In social policy matters, such as they were formulated in that document, the global proposal was "to elevate the quality of life of the population and initiate a sustained process for the eradication of extreme poverty in El Salvador. The conditions of extreme poverty which already represented a very serious problem during the past decade, have been magnified in recent years to such a point that they currently affect more than a third of all Salvadoran families. The seriousness of these problems demands that Salvadoran society’s every effort be oriented towards overcoming it". In this way, in the Cristiani government program the following social postulates were posed: (i) the state ought to participate in a fundamental way in the eradication of extreme poverty; (ii) the satisfaction of the minimum social needs create the necessary conditions for achieving an effective equality of opportunities; (iii) only with the achievement of social development is it viable to consider in a parallel way sustained economic growth; (iv) the social progress which would result from greater opportunities in integral development leads towards harmony and peace.

For its part, the Calderón Sol Administration entertained a fundamental economic concern, expressed in the Government Plan for the Republic of El Salvador for 1994-1999: "to maintain energetic and sustained growth by means of technological modernization, continuous training of the workers and the insertion of the country into the spheres of world production. This process has as an objective to generate more and better resources, as much for feedback on the economic process and the bettering of the infrastructure as well as financing the investment in the human person and broadening the quality and coverage of social services. Consequently, the generation of financial resources is conceived as a means for the materialization of a solid and dynamic social policy". Precisely, the "Plan for Economic Development has as its objective to facilitate the insertion of the country into the process of modernization and globalization in order to enter decidedly onto the road to integral, sustained and sustainable development (...). This demands the creation of mechanisms and an institutionality in the economic area which would be compatible with the basic fundamentals of a free, democratic and participative society which sustains a system which would provide equality of opportunities in order to compete, which permits equality in the enjoyment of the benefits of progress and offers multiple options so that there might be social mobility".

In the area of social policy, the Calderón Sol administration pointed out, in its governmental plan, a concern for the "magnitude of social problems", which would require attention in terms of "large amounts of resources, many years of socially integrated work.
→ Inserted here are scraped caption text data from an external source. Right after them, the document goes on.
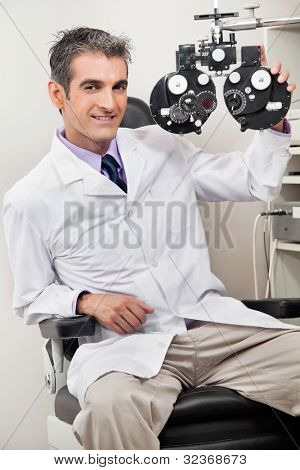 Portrait of male optometrist smiling with phoropter at his clinic
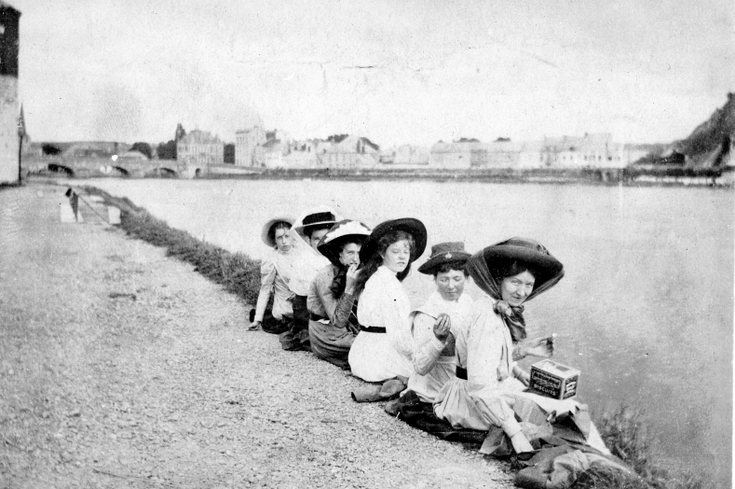 Six young ladies sitting on a river bank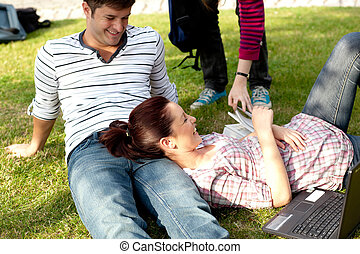 Couple of bright students lying on the grass at their campus...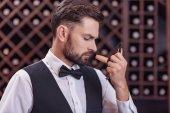 Fotografie sommelier examining smell of wine cork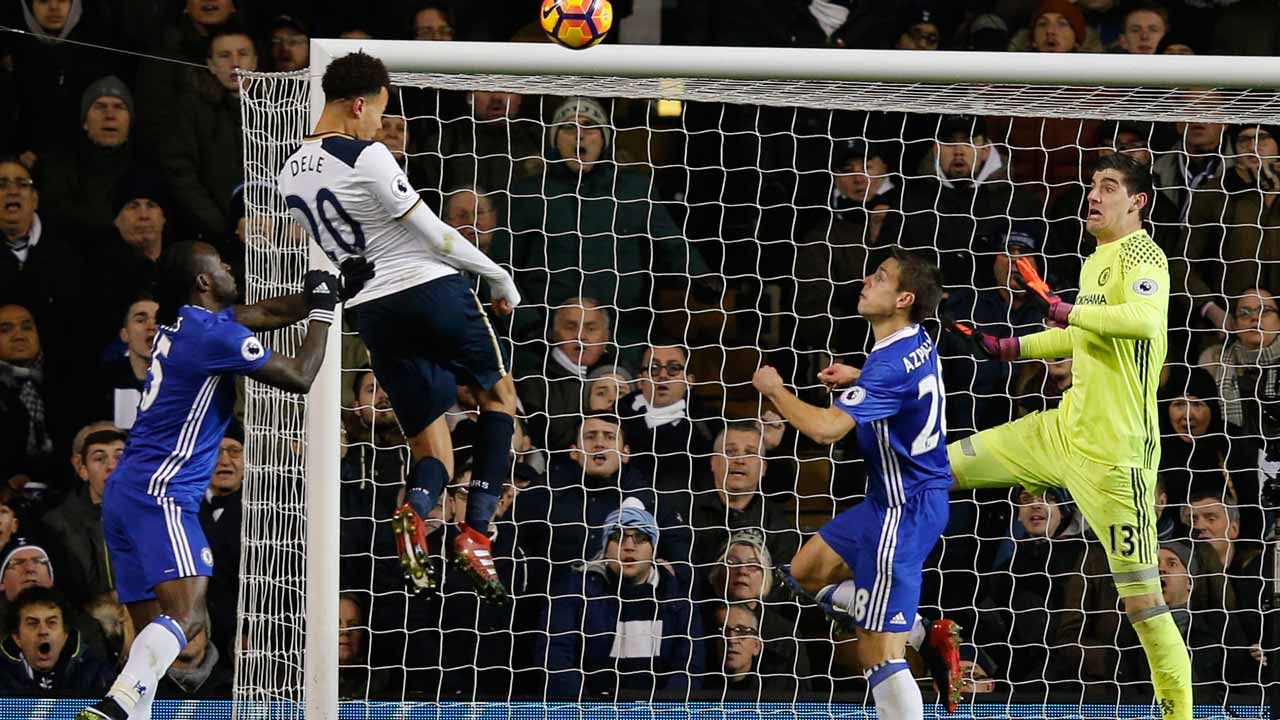 Tottenham Hotspur's English midfielder Dele Alli (2nd L) jumps to score his and Totenham's second goal with this header during the English Premier League football match between Tottenham Hotspur and Chelsea at White Hart Lane in London, on January 4, 2017. PHOTO: Adrian DENNIS / AFP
Willingness, dedication and patience in order to persevere and a change as much in the structure of the governmental institutions in the social area as well as a change in the attitude of the private sector, which would contribute in a more solidary way and involve itself in the struggle against poverty which is an imperative of the Christian social conscience and a necessary condition for social peace".

In the discourse of the second ARENA administration, what was presented was the achievement of the following: (a) "to make of El Salvador, a country of proprietors, easing access to property by means of an adequate macroeconomic policy and generating opportunities for benefiting the growth of the economy"; (b) "to achieve a greater degree of possible participation by the population in decision making, empowering the municipal governments and the practice of town hall meetings even more by means of a process which would promote the decentralization of social services provided by the state"; (c) "consequent with the foregoing, to introduce mechanisms which would give life and national autonomy to a new concept of local socio-economic development so that they would be provided throughout the national territory. Also sought would be a basis for fomenting local private investment, with the aim of elevating the levels and quality of life throughout the national territory, providing thereby a harmonious and balanced development at a national level".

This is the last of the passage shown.